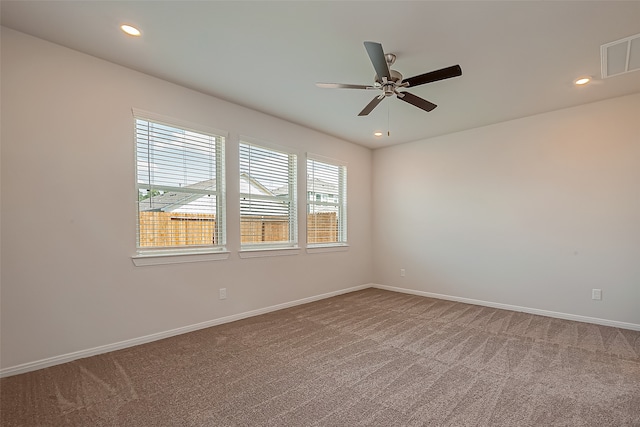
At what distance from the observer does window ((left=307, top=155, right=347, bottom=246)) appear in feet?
16.0

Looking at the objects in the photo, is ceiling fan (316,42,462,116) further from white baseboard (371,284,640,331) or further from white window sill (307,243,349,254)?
white baseboard (371,284,640,331)

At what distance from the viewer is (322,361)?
2.66 meters

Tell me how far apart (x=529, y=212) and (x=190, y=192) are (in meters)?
4.46

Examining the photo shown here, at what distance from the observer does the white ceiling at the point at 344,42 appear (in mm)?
2131

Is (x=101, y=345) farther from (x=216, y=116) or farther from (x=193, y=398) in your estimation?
(x=216, y=116)

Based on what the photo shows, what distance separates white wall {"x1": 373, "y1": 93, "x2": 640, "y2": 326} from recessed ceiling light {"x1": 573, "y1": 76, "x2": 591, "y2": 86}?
0.77 m

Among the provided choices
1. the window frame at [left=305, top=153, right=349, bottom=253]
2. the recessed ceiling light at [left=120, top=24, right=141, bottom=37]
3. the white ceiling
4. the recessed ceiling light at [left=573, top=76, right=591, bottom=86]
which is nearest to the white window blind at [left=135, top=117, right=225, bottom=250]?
the white ceiling

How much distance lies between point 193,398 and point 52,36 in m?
3.09

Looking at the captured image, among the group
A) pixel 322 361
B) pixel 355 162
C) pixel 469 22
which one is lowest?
pixel 322 361

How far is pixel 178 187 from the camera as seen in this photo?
3.34 metres

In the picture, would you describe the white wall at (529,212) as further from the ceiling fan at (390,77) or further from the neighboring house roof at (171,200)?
the neighboring house roof at (171,200)

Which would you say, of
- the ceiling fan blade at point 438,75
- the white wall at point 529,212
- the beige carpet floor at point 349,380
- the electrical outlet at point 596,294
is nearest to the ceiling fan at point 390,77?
the ceiling fan blade at point 438,75

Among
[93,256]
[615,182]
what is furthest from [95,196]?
[615,182]

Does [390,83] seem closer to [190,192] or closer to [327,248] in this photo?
[190,192]
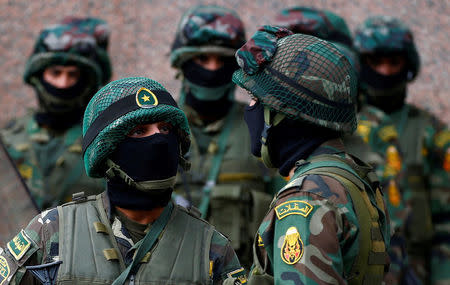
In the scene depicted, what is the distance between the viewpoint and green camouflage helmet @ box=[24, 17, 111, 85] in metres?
7.69

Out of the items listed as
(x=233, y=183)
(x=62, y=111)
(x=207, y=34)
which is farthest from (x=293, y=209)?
(x=62, y=111)

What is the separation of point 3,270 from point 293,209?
1163 mm

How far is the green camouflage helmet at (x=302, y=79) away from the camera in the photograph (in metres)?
3.69

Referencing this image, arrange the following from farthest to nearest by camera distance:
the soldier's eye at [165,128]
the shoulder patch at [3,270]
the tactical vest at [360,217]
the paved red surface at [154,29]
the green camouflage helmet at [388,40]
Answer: the paved red surface at [154,29] < the green camouflage helmet at [388,40] < the soldier's eye at [165,128] < the shoulder patch at [3,270] < the tactical vest at [360,217]

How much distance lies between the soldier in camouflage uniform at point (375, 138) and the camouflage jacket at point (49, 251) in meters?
3.24

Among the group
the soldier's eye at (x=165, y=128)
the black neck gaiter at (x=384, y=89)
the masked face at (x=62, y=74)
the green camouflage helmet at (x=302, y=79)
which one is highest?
the green camouflage helmet at (x=302, y=79)

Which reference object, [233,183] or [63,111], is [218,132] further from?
[63,111]

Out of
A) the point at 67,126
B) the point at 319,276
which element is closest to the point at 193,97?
the point at 67,126

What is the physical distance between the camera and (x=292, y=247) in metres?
3.38

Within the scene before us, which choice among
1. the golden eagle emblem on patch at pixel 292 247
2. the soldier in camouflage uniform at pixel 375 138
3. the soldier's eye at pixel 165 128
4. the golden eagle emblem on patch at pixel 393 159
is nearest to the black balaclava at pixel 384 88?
the soldier in camouflage uniform at pixel 375 138

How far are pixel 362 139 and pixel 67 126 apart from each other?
7.85ft

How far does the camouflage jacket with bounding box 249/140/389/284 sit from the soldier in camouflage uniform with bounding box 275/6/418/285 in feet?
11.3

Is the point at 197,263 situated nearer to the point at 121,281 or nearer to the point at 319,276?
the point at 121,281

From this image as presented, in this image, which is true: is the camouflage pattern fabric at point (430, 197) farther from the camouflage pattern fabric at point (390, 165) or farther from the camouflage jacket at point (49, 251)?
the camouflage jacket at point (49, 251)
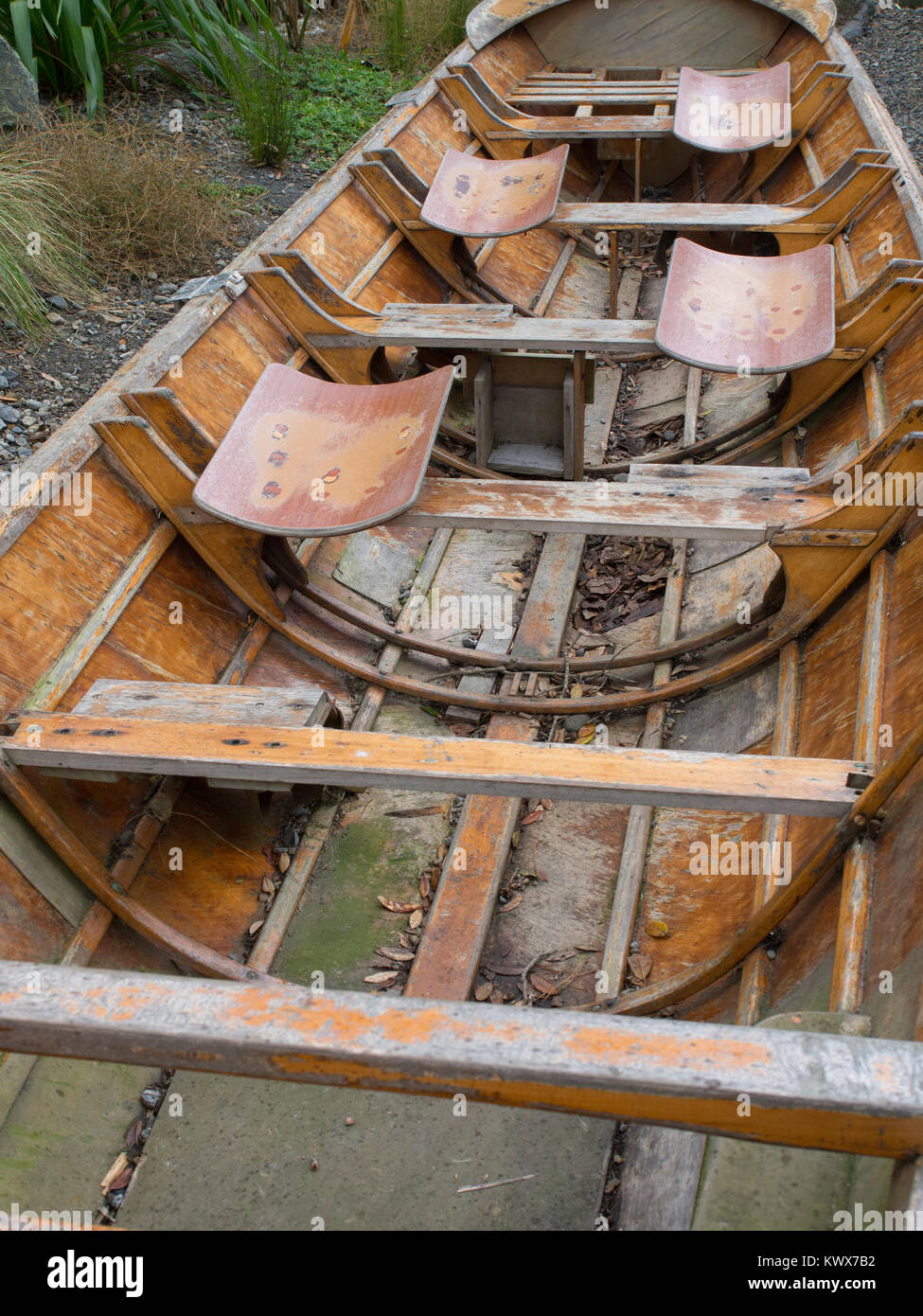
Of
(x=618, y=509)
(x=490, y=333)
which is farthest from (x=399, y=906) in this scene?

::::::::::

**Exercise goal:**
Only the lines from the one that contains "Which reference object, [233,183]" to the end of the records, inclusive, are to be quoted exactly, with pictures excluded.

**Final result:**
Which reference object, [233,183] or [63,111], is [218,132] further from?
[63,111]

Out of
A) the point at 67,126
B) the point at 319,276
which element is closest to the point at 193,97?
the point at 67,126

What is the physical distance between the camera and (x=292, y=247) in metres?
3.38

Within the scene before us, which choice among
1. the golden eagle emblem on patch at pixel 292 247
2. the soldier in camouflage uniform at pixel 375 138
3. the soldier's eye at pixel 165 128
4. the golden eagle emblem on patch at pixel 393 159
is nearest to the black balaclava at pixel 384 88?
the soldier in camouflage uniform at pixel 375 138

How far are pixel 362 139 and pixel 67 126 apart from each other?
7.85ft

How far does the camouflage jacket with bounding box 249/140/389/284 sit from the soldier in camouflage uniform with bounding box 275/6/418/285 in feet?
11.3

Is the point at 197,263 situated nearer to the point at 121,281 or nearer to the point at 319,276?
the point at 121,281

From this image as presented, in this image, which is true: is the camouflage pattern fabric at point (430, 197) farther from the camouflage pattern fabric at point (390, 165) or farther from the camouflage jacket at point (49, 251)?
the camouflage jacket at point (49, 251)
Of
(x=618, y=509)
(x=490, y=333)
which is farthest from (x=399, y=906) in this scene?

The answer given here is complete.